DATA SECTION:

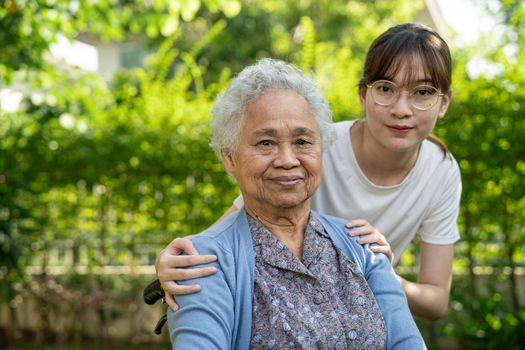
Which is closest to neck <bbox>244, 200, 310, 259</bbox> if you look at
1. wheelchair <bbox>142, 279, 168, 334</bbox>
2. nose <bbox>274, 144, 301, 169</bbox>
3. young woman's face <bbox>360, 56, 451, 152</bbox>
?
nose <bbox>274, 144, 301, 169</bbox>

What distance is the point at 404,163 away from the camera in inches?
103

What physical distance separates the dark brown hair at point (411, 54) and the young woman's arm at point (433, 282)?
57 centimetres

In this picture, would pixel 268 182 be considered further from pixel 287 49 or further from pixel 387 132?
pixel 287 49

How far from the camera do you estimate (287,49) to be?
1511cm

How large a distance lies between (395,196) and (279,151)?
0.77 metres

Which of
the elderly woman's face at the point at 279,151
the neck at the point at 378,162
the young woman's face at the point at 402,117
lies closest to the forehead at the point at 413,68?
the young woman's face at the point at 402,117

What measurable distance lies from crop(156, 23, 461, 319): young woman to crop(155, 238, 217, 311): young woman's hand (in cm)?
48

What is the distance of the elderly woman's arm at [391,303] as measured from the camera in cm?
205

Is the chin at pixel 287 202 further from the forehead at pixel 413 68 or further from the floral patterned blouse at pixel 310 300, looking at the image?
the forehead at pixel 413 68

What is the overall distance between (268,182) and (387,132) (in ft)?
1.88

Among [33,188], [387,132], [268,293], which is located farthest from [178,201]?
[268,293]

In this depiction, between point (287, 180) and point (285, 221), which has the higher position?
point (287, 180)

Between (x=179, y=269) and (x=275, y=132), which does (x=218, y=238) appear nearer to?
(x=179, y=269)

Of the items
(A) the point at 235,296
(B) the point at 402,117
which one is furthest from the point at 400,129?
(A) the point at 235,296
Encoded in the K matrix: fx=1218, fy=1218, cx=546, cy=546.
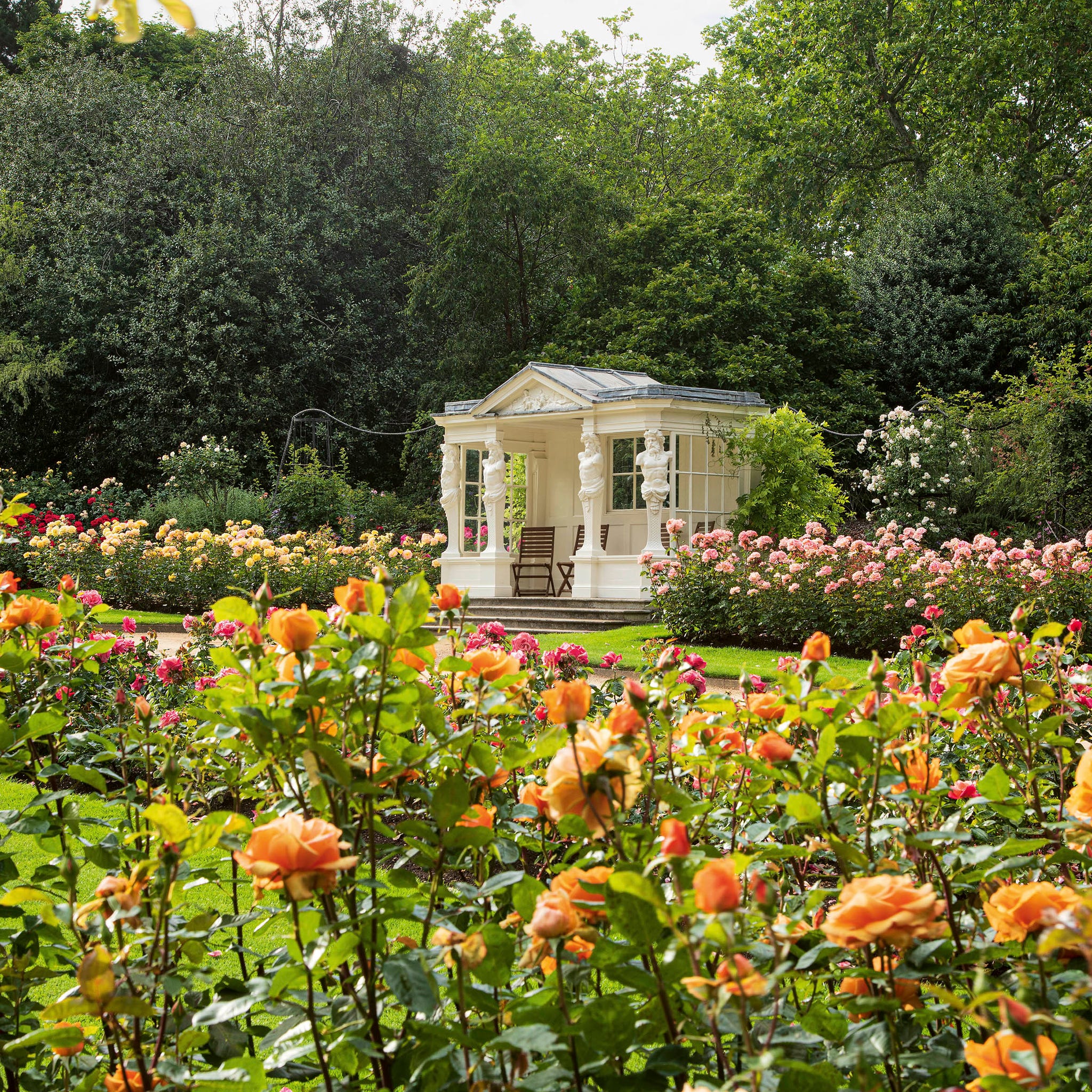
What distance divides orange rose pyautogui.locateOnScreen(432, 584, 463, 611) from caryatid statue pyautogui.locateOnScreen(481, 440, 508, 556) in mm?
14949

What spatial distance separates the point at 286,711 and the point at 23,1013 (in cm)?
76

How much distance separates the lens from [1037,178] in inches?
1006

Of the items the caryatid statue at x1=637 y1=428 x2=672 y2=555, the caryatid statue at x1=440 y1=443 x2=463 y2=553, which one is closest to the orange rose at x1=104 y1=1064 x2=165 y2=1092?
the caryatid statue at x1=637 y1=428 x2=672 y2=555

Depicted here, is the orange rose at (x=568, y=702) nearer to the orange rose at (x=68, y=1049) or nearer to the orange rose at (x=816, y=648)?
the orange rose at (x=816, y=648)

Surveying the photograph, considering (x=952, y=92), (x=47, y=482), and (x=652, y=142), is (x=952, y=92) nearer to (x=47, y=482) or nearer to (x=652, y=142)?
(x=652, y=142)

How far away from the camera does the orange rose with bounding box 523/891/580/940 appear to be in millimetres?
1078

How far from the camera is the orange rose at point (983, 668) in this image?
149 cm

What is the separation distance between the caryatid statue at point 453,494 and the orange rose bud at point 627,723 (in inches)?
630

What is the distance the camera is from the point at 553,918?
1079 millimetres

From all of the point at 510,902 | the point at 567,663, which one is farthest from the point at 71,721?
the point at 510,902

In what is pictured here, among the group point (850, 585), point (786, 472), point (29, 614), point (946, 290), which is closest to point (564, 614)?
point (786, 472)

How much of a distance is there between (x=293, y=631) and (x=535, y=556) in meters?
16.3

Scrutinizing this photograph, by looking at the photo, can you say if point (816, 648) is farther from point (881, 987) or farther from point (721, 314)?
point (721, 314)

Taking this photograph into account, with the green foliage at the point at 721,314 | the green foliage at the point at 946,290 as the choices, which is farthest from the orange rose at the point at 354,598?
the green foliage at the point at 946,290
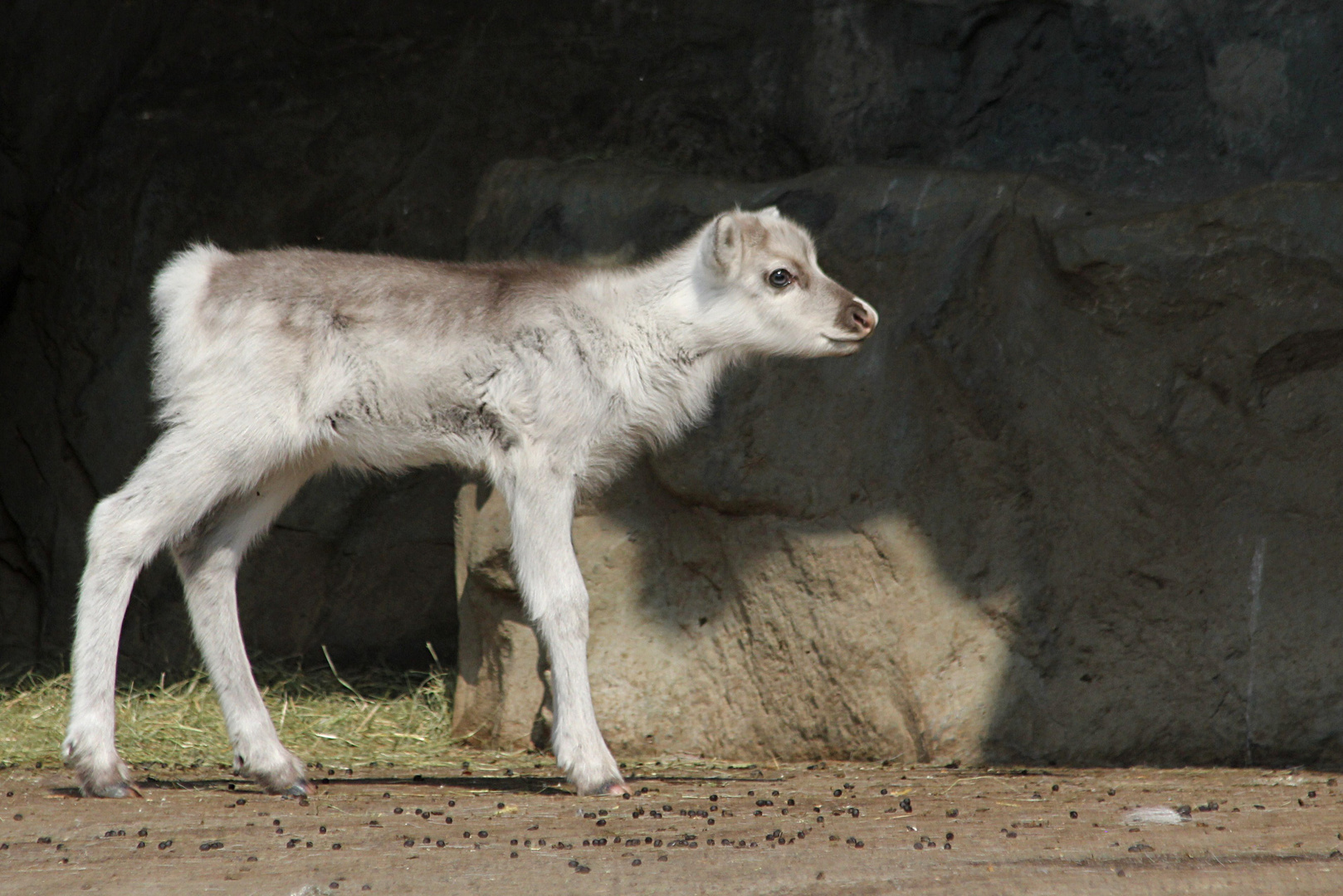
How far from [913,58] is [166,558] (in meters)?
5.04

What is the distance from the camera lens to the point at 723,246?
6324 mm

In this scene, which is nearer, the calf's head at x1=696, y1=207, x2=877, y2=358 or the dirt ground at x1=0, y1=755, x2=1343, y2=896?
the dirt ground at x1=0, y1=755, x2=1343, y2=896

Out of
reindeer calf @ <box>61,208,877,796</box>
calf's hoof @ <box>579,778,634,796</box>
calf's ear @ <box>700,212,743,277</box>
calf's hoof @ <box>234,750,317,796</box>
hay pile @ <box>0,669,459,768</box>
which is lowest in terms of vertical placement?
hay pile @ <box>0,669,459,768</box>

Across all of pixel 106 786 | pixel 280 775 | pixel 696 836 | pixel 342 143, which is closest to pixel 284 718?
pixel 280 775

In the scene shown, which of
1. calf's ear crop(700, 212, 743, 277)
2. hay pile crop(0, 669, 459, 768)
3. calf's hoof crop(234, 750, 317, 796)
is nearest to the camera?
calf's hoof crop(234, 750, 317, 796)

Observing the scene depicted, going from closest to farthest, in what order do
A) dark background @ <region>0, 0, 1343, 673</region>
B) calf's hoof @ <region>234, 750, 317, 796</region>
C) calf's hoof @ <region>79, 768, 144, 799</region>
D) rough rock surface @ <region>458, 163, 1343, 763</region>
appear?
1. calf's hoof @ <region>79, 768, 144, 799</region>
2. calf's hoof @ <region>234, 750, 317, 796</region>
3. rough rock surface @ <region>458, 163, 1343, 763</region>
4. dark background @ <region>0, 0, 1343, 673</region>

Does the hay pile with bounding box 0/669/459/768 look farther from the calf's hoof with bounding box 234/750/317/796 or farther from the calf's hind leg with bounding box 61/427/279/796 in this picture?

EXERCISE DESCRIPTION: Convert the records above into a JSON array of strings, with one string per line and blank lines omitted. Leave out the picture markers.

SOLUTION TO THIS PROBLEM:
[
  "Which is closest to neck <bbox>244, 200, 310, 259</bbox> if you look at",
  "1. wheelchair <bbox>142, 279, 168, 334</bbox>",
  "2. nose <bbox>274, 144, 301, 169</bbox>",
  "3. young woman's face <bbox>360, 56, 451, 152</bbox>",
  "?",
  "nose <bbox>274, 144, 301, 169</bbox>",
  "What distance is the point at 404,163 away from the camera in inches?",
  "103",
  "What physical distance separates the dark brown hair at point (411, 54) and the young woman's arm at point (433, 282)?",
  "57 centimetres",
  "In this picture, would pixel 268 182 be considered further from pixel 287 49 or further from pixel 387 132?",
  "pixel 287 49",
  "How far from the camera do you estimate (287,49) to be?",
  "1511cm",
  "How large a distance lies between (395,196) and (279,151)?",
  "0.77 metres",
  "Which of",
  "the elderly woman's face at the point at 279,151",
  "the neck at the point at 378,162",
  "the young woman's face at the point at 402,117",
  "lies closest to the forehead at the point at 413,68?",
  "the young woman's face at the point at 402,117",
  "What measurable distance lies from crop(156, 23, 461, 319): young woman to crop(155, 238, 217, 311): young woman's hand (in cm)?",
  "48",
  "What is the distance of the elderly woman's arm at [391,303] as measured from the camera in cm?",
  "205",
  "Is the chin at pixel 287 202 further from the forehead at pixel 413 68 or further from the floral patterned blouse at pixel 310 300, looking at the image?",
  "the forehead at pixel 413 68",
  "What is the overall distance between (268,182) and (387,132) (in ft)?",
  "1.88",
  "Among [33,188], [387,132], [268,293], which is located farthest from [178,201]?",
  "[268,293]",
  "In this depiction, between point (287, 180) and point (285, 221), which has the higher position?",
  "point (287, 180)",
  "Between (x=179, y=269) and (x=275, y=132), which does (x=218, y=238) appear nearer to?",
  "(x=179, y=269)",
  "Of the items",
  "(A) the point at 235,296",
  "(B) the point at 402,117",
  "which one is furthest from the point at 400,129?",
  "(A) the point at 235,296",
  "Encoded in the K matrix: fx=1218, fy=1218, cx=546, cy=546.",
  "What distance divides orange rose pyautogui.locateOnScreen(432, 584, 463, 611) from caryatid statue pyautogui.locateOnScreen(481, 440, 508, 556) in mm?",
  "14949",
  "What spatial distance separates the point at 286,711 and the point at 23,1013 (in cm)?",
  "76",
  "How much distance separates the lens from [1037,178] in inches?",
  "1006",
  "Of the items the caryatid statue at x1=637 y1=428 x2=672 y2=555, the caryatid statue at x1=440 y1=443 x2=463 y2=553, which one is closest to the orange rose at x1=104 y1=1064 x2=165 y2=1092?",
  "the caryatid statue at x1=637 y1=428 x2=672 y2=555",
  "Depicted here, is the orange rose at (x=568, y=702) nearer to the orange rose at (x=68, y=1049) or nearer to the orange rose at (x=816, y=648)?",
  "the orange rose at (x=816, y=648)",
  "Surveying the photograph, considering (x=952, y=92), (x=47, y=482), and (x=652, y=142), is (x=952, y=92) nearer to (x=47, y=482) or nearer to (x=652, y=142)?",
  "(x=652, y=142)",
  "How far away from the camera does the orange rose with bounding box 523/891/580/940 appear to be in millimetres?",
  "1078",
  "How far from the camera is the orange rose at point (983, 668) in this image?",
  "149 cm",
  "What is the separation distance between the caryatid statue at point 453,494 and the orange rose bud at point 627,723 (in inches)?",
  "630",
  "What is the distance the camera is from the point at 553,918?",
  "1079 millimetres",
  "From all of the point at 510,902 | the point at 567,663, which one is farthest from the point at 71,721?",
  "the point at 510,902",
  "In what is pictured here, among the group point (850, 585), point (786, 472), point (29, 614), point (946, 290), which is closest to point (564, 614)?",
  "point (786, 472)",
  "How much of a distance is there between (x=293, y=631) and (x=535, y=556) in meters?",
  "16.3",
  "Scrutinizing this photograph, by looking at the photo, can you say if point (816, 648) is farther from point (881, 987) or farther from point (721, 314)?",
  "point (721, 314)",
  "Taking this photograph into account, with the green foliage at the point at 721,314 | the green foliage at the point at 946,290 as the choices, which is farthest from the orange rose at the point at 354,598?",
  "the green foliage at the point at 946,290",
  "How far from [913,58] is [166,558] (in meters)?",
  "5.04",
  "What is the distance from the camera lens to the point at 723,246?",
  "6324 mm",
  "In this scene, which is nearer, the calf's head at x1=696, y1=207, x2=877, y2=358 or the dirt ground at x1=0, y1=755, x2=1343, y2=896?",
  "the dirt ground at x1=0, y1=755, x2=1343, y2=896",
  "Out of",
  "reindeer calf @ <box>61,208,877,796</box>",
  "calf's hoof @ <box>579,778,634,796</box>",
  "calf's ear @ <box>700,212,743,277</box>",
  "calf's hoof @ <box>234,750,317,796</box>",
  "hay pile @ <box>0,669,459,768</box>",
  "which is lowest in terms of vertical placement?",
  "hay pile @ <box>0,669,459,768</box>",
  "Across all of pixel 106 786 | pixel 280 775 | pixel 696 836 | pixel 342 143, which is closest to pixel 284 718?",
  "pixel 280 775",
  "In the scene shown, which of",
  "1. calf's ear crop(700, 212, 743, 277)",
  "2. hay pile crop(0, 669, 459, 768)",
  "3. calf's hoof crop(234, 750, 317, 796)",
  "is nearest to the camera?",
  "calf's hoof crop(234, 750, 317, 796)",
  "Observing the scene depicted, going from closest to farthest, in what order do",
  "A) dark background @ <region>0, 0, 1343, 673</region>",
  "B) calf's hoof @ <region>234, 750, 317, 796</region>",
  "C) calf's hoof @ <region>79, 768, 144, 799</region>",
  "D) rough rock surface @ <region>458, 163, 1343, 763</region>",
  "appear?",
  "1. calf's hoof @ <region>79, 768, 144, 799</region>",
  "2. calf's hoof @ <region>234, 750, 317, 796</region>",
  "3. rough rock surface @ <region>458, 163, 1343, 763</region>",
  "4. dark background @ <region>0, 0, 1343, 673</region>",
  "Does the hay pile with bounding box 0/669/459/768 look farther from the calf's hoof with bounding box 234/750/317/796 or farther from the calf's hind leg with bounding box 61/427/279/796 in this picture?"
]